Goethe’nin bu sözü yankılanıp duruyor kulaklarımda
Dünya hassas kalpler için bir cehennem.
Tv8’de her hafta ilgiyle izlediğim Kırmızı Oda, dizi olmasının yanı sıra sarsarak farkındalık uyandırması adına çok başarılı bir iş.
Sadece dizi senaryosu deyip geçemediğim, Psikiyatrist Dr. Gülseren Budayıcıoğlu’nun seansa gelen hastalarının gerçek hikâyeleri. O kadar gerçek ki geçen gün Bursa’da yaşanan bir intihar bir kez daha insanın en büyük düşmanı yine insandır dedirten türden. Senaryo değil gerçeğin ta kendisi.

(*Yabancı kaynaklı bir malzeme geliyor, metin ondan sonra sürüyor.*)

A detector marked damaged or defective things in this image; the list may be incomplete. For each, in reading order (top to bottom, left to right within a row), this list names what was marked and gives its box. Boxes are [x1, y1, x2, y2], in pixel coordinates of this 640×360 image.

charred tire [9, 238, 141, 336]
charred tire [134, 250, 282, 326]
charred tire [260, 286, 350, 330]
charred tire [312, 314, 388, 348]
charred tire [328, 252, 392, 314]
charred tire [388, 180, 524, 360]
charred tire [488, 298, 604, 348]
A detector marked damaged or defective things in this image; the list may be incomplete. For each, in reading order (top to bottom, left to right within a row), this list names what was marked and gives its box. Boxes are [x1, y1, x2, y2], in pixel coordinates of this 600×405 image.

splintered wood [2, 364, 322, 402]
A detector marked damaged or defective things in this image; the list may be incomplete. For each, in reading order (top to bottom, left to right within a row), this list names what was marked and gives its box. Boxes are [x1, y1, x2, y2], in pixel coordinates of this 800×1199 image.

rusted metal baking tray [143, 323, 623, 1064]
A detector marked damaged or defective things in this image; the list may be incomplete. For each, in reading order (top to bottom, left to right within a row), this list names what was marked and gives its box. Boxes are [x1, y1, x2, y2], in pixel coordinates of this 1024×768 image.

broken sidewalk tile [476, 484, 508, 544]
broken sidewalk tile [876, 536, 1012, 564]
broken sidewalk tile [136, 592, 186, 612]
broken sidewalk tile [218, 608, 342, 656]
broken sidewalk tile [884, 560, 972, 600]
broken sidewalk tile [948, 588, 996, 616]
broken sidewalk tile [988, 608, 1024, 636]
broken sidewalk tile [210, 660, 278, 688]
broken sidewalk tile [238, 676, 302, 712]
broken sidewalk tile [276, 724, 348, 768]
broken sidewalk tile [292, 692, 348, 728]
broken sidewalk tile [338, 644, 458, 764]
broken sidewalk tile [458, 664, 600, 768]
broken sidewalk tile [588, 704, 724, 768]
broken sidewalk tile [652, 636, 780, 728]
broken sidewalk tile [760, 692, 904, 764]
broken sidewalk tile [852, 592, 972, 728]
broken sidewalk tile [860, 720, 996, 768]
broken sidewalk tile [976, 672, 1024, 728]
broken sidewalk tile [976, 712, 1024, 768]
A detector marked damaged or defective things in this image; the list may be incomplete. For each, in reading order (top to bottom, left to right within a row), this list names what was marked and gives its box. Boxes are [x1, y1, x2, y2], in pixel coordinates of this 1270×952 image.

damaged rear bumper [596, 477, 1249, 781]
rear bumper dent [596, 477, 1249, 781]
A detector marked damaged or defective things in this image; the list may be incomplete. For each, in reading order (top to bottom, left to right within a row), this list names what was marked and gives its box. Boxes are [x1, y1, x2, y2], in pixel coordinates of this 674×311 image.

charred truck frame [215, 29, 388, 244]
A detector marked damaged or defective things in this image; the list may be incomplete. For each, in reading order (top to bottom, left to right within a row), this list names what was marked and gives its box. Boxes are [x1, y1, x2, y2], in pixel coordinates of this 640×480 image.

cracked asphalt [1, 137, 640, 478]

Baş asistan Dr. Mustafa Yalçın 35 yaşındaydı. Karlı soğuk bir günde yatırdı bedenini bembeyaz karların üzerine.
Artık yaşamaktan tat almıyorum yazılı bir mektupla el salladı arkasında kalan acılı yakınlarına…
Yakışıklı, parlak kariyerli, paralı biriydi üstelik. Bunlara sahip olmak dünya nüfusunun en az %75-80’inin hayaliyken o bütün bunlara dakikalar içinde veda etti. Koluna bağladığı ilaçlı serum ile onu sona götürecek sürecin her bir anını bilerek hem de…
Arkasından kocaman kocaman prof.lar “depresyondaymış, keşke yardım alsaydı. Belki kurtulurdu.” dediler. Yine fatura mağdura kesildi yani.